What you will do :: Identify the line in which "Can we say that" appears, then reproduce that line and all remaining lines of the records word for word.
>> BEGIN Extracted records
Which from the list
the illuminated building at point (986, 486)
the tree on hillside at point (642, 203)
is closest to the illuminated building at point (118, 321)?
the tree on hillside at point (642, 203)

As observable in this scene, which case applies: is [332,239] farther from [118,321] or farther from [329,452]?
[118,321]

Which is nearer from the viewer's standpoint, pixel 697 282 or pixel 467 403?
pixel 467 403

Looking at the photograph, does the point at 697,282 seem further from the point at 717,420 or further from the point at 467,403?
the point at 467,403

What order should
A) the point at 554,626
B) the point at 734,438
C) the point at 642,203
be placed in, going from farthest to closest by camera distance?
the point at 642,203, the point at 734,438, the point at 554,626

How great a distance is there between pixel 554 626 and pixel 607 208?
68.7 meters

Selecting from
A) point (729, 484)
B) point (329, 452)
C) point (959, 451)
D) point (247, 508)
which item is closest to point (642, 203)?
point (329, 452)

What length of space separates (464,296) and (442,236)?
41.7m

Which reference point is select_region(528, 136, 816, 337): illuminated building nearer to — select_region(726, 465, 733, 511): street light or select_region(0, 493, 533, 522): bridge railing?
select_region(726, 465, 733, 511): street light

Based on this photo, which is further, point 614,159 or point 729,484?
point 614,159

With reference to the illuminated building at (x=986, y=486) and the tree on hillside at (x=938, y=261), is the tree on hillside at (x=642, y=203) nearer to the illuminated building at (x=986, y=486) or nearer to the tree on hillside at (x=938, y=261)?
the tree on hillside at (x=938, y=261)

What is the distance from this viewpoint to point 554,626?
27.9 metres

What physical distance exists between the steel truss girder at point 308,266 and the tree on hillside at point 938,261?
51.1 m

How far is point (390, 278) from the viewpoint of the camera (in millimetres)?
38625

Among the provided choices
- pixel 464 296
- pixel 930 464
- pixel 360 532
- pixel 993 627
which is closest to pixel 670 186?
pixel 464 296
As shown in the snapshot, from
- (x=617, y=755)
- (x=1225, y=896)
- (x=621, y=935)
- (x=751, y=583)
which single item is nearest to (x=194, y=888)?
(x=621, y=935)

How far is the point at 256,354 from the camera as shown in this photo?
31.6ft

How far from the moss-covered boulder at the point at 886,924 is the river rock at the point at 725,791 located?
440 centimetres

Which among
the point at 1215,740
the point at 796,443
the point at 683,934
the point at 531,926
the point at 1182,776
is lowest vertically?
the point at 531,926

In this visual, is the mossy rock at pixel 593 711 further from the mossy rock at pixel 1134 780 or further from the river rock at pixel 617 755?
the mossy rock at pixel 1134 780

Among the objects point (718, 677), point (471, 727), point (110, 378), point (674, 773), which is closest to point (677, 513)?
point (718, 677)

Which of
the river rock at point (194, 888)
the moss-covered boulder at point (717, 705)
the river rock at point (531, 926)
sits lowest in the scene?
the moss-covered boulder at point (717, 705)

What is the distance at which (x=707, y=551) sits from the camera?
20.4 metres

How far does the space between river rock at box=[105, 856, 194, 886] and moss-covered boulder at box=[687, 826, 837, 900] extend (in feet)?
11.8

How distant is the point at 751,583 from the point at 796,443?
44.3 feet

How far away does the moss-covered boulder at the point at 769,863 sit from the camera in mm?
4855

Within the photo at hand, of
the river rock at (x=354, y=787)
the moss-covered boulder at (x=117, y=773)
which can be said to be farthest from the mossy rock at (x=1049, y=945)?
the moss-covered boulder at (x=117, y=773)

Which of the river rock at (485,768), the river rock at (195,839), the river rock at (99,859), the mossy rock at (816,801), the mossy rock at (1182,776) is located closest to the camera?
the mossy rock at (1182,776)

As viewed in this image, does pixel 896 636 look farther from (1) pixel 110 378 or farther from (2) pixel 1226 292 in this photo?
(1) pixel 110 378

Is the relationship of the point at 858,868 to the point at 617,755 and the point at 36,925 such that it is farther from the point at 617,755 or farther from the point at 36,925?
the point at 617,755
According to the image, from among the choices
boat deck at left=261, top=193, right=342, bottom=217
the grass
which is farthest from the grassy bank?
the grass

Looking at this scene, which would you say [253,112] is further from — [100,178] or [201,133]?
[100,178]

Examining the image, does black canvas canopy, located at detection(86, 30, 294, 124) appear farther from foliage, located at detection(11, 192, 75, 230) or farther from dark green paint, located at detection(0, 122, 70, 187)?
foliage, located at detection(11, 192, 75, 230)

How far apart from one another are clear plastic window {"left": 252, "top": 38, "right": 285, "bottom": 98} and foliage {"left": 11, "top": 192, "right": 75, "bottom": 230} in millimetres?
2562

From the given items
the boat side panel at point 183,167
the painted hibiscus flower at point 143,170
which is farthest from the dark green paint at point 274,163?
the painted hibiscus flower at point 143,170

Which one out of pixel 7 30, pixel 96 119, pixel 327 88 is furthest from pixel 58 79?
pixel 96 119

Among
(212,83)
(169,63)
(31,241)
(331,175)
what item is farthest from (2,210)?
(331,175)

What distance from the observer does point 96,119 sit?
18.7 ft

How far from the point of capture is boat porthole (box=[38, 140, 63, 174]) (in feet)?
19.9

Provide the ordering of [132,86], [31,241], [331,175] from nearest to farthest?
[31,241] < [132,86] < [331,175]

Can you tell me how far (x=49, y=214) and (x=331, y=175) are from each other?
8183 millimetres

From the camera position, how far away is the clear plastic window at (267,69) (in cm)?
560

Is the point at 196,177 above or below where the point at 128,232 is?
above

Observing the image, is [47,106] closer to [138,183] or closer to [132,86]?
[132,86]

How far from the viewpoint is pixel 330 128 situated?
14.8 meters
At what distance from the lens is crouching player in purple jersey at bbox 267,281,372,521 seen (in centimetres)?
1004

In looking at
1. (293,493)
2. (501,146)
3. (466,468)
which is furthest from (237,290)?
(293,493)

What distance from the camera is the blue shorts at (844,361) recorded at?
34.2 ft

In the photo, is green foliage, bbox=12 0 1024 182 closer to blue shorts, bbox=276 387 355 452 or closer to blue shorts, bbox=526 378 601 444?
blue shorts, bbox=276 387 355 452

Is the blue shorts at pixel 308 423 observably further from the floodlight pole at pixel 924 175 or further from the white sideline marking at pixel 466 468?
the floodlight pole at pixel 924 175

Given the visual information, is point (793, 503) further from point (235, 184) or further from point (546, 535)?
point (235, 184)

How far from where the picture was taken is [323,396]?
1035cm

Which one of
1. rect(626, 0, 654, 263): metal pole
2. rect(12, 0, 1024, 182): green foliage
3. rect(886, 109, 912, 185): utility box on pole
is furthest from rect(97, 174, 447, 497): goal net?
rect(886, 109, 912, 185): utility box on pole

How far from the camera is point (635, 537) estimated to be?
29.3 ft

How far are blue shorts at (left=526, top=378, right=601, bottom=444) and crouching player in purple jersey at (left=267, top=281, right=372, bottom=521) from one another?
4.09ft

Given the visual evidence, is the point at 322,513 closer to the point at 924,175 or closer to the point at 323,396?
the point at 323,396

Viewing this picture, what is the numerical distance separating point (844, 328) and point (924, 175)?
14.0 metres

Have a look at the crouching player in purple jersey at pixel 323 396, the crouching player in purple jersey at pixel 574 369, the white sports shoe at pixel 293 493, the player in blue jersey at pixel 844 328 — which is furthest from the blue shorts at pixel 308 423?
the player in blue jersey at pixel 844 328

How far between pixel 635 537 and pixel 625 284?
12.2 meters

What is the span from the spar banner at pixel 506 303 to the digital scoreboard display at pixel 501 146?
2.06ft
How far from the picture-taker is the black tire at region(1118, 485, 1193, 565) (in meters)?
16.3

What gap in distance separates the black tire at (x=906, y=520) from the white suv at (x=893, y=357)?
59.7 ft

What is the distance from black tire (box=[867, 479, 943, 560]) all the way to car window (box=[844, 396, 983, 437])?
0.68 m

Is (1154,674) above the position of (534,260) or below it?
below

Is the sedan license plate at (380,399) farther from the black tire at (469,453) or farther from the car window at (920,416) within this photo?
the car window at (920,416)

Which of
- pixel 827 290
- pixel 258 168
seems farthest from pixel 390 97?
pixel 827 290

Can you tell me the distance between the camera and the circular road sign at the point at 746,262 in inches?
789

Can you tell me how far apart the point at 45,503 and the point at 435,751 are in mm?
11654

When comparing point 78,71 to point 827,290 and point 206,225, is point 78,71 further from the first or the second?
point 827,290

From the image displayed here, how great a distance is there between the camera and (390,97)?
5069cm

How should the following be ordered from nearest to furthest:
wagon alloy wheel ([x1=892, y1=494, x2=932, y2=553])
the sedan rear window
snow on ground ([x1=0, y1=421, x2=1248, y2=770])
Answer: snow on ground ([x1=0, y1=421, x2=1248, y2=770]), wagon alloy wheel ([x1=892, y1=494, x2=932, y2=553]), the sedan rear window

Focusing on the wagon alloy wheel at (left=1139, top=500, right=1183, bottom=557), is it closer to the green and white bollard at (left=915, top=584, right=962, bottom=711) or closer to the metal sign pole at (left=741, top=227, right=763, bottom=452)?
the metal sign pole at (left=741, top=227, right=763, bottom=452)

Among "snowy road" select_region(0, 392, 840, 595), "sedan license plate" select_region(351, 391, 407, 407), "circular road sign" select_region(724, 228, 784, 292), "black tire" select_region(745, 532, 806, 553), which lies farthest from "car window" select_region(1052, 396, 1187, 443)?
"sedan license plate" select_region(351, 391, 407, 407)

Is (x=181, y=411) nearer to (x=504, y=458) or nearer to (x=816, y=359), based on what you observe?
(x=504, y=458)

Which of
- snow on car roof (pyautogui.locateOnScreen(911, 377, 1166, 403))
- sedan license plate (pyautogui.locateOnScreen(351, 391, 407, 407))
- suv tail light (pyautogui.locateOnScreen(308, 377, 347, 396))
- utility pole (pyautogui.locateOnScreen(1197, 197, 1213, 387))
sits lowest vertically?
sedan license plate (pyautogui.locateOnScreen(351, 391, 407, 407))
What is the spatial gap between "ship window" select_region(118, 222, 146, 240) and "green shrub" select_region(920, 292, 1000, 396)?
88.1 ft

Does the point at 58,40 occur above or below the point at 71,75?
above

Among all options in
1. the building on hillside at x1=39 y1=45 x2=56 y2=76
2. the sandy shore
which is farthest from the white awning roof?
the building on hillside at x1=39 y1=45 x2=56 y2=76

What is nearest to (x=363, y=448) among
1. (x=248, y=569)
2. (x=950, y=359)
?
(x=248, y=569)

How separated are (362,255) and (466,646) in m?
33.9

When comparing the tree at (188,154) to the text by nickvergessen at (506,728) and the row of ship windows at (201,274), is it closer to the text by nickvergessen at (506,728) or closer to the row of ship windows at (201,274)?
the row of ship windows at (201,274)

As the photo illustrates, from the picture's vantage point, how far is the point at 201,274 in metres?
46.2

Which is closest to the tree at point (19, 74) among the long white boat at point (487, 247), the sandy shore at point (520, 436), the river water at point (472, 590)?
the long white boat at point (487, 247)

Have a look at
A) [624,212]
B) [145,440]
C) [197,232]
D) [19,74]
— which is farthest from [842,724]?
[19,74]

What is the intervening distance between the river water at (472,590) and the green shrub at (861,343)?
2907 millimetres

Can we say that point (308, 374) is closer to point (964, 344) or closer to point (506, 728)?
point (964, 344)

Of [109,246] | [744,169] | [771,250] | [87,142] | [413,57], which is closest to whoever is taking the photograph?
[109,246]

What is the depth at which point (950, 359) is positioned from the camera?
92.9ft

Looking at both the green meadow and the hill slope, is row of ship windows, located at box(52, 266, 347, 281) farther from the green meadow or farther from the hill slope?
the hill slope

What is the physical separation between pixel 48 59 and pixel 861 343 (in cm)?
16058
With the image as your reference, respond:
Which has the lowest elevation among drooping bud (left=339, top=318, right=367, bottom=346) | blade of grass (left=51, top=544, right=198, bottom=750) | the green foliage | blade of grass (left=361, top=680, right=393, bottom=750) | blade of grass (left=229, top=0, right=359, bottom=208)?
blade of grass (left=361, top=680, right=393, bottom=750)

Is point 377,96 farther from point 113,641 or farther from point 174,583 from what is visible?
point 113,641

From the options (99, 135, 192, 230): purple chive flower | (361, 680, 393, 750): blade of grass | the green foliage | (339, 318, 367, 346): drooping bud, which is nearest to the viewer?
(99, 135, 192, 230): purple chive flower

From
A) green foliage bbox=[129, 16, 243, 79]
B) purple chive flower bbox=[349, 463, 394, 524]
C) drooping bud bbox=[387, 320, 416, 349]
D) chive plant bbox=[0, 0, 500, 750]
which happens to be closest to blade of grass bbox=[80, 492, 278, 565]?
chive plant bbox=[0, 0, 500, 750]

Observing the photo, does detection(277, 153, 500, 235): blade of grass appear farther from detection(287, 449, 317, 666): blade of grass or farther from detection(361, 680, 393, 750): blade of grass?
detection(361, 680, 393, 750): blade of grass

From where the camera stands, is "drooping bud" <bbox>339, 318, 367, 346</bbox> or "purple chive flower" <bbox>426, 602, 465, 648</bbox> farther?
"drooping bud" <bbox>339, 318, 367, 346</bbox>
>> END Extracted records
Task output ::
Can we say that point (308, 374) is closer to point (964, 344) or closer to point (506, 728)?
point (964, 344)

Of [109,246] | [744,169] | [771,250] | [87,142] | [413,57], which is closest to whoever is taking the photograph?
[109,246]

What is the depth at which point (950, 359) is positioned from the camera?
92.9ft

Looking at both the green meadow and the hill slope, is row of ship windows, located at box(52, 266, 347, 281) farther from the green meadow or farther from the hill slope?
the hill slope

What is the physical separation between pixel 48 59 and pixel 861 343 (in cm)?
16058
With the image as your reference, respond:
Which has the lowest elevation among drooping bud (left=339, top=318, right=367, bottom=346) | blade of grass (left=51, top=544, right=198, bottom=750) | the green foliage | blade of grass (left=361, top=680, right=393, bottom=750) | blade of grass (left=229, top=0, right=359, bottom=208)?
blade of grass (left=361, top=680, right=393, bottom=750)

Is point 377,96 farther from point 113,641 or farther from point 174,583 from what is visible?
point 113,641

From the options (99, 135, 192, 230): purple chive flower | (361, 680, 393, 750): blade of grass | the green foliage | (339, 318, 367, 346): drooping bud, which is nearest to the viewer?
(99, 135, 192, 230): purple chive flower

From
A) green foliage bbox=[129, 16, 243, 79]
B) purple chive flower bbox=[349, 463, 394, 524]
C) drooping bud bbox=[387, 320, 416, 349]
D) chive plant bbox=[0, 0, 500, 750]
which happens to be closest to blade of grass bbox=[80, 492, 278, 565]?
chive plant bbox=[0, 0, 500, 750]

Observing the photo, does detection(277, 153, 500, 235): blade of grass appear farther from detection(287, 449, 317, 666): blade of grass or farther from detection(361, 680, 393, 750): blade of grass?
detection(361, 680, 393, 750): blade of grass

From where the camera stands, is "drooping bud" <bbox>339, 318, 367, 346</bbox> or "purple chive flower" <bbox>426, 602, 465, 648</bbox> farther?
"drooping bud" <bbox>339, 318, 367, 346</bbox>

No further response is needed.